ITEMS:
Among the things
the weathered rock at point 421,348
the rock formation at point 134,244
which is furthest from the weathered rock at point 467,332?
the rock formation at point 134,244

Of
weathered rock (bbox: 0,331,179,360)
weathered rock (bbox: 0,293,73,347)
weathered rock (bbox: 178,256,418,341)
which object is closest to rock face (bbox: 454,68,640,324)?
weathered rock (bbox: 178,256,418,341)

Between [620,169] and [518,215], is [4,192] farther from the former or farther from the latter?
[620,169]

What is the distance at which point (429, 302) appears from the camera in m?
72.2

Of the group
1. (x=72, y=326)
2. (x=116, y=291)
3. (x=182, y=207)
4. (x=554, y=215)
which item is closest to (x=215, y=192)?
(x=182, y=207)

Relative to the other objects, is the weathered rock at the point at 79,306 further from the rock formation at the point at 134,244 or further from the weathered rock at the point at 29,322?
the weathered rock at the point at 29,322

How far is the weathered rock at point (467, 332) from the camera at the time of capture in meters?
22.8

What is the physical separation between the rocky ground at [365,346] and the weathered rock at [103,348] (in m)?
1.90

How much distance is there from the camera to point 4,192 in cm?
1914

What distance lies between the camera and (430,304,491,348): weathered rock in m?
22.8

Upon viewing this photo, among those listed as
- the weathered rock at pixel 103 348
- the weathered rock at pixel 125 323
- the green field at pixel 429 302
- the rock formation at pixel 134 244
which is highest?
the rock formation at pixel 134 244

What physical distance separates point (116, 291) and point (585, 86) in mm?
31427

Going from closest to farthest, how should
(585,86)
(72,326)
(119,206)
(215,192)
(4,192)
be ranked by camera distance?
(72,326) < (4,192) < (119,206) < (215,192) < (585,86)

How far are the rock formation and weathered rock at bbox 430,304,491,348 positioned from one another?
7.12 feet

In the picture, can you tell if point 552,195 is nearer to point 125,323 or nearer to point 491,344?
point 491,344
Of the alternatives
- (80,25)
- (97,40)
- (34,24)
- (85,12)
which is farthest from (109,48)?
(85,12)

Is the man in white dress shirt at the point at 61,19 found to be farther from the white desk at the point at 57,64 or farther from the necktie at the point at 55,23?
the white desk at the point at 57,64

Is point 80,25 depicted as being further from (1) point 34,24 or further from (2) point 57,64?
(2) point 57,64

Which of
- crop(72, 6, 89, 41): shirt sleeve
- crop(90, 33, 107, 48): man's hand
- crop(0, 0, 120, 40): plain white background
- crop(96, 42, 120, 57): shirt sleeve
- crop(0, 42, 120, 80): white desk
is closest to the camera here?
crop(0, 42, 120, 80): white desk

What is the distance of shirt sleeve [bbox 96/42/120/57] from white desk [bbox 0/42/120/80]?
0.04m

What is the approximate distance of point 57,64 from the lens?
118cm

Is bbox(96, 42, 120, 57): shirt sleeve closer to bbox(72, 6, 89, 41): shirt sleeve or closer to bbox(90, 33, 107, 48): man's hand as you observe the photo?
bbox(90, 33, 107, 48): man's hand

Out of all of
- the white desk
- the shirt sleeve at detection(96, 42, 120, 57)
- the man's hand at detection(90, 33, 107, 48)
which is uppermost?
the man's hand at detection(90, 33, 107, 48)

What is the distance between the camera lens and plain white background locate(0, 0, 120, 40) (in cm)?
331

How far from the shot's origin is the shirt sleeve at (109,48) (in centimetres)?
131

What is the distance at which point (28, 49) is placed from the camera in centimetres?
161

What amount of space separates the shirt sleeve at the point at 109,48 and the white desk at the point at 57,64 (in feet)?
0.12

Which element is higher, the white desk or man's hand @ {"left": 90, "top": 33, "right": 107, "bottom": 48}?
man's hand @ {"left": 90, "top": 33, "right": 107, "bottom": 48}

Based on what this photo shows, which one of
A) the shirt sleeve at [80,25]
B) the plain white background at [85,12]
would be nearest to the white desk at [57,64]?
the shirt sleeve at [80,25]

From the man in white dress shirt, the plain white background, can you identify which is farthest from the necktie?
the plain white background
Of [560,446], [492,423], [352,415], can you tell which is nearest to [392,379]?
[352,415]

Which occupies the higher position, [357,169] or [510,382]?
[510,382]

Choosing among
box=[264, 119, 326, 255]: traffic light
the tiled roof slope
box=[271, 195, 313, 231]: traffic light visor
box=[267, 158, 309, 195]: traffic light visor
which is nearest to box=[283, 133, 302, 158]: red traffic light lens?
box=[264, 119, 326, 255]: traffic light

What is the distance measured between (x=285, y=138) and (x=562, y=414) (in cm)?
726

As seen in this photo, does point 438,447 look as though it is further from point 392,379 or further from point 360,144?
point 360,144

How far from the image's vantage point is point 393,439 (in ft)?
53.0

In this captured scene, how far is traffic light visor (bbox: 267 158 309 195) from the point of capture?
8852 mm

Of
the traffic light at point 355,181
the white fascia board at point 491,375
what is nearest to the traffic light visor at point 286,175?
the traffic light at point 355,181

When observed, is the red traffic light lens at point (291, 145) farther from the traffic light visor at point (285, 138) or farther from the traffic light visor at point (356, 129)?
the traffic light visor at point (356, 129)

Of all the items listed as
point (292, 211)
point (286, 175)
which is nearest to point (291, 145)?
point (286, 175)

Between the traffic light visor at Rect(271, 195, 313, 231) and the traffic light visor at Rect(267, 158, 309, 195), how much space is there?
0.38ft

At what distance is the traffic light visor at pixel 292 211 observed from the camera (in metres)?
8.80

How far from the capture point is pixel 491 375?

WHAT THE TASK REQUIRES: In the listing above, find the line containing "Of [560,446], [492,423], [352,415], can", then reproduce it and each line after it through the end, exactly and with nothing added.

RIGHT ANSWER:
Of [560,446], [492,423], [352,415], can you tell which is nearest to [392,379]?
[352,415]

Which occupies the higher position, [357,169] or [510,382]?
[510,382]

Choosing among
box=[264, 119, 326, 255]: traffic light
the tiled roof slope
box=[271, 195, 313, 231]: traffic light visor
box=[267, 158, 309, 195]: traffic light visor
which is nearest to box=[283, 133, 302, 158]: red traffic light lens?
box=[264, 119, 326, 255]: traffic light

What is the distance measured between (x=285, y=138) and (x=562, y=414) (in cm)?
726

As seen in this photo, does point 438,447 look as though it is further from point 392,379 or further from point 360,144?
point 360,144

How far from the image's vantage point is point 393,439 (in ft)?
53.0

In this captured scene, how far is traffic light visor (bbox: 267 158 309 195) from the point of capture?
8852 mm

Of
the traffic light at point 355,181
the white fascia board at point 491,375
what is nearest to the traffic light visor at point 286,175?
the traffic light at point 355,181

When observed, is the red traffic light lens at point (291, 145) farther from the traffic light visor at point (285, 138) or farther from the traffic light visor at point (356, 129)?
the traffic light visor at point (356, 129)

Of all the items listed as
point (292, 211)
point (286, 175)
which is nearest to point (291, 145)?
point (286, 175)

Between the traffic light visor at Rect(271, 195, 313, 231) and the traffic light visor at Rect(267, 158, 309, 195), how much space is there?
0.38ft

At what distance is the traffic light visor at pixel 292 211 observed from the camera (in metres)?
8.80

How far from the capture point is pixel 491 375?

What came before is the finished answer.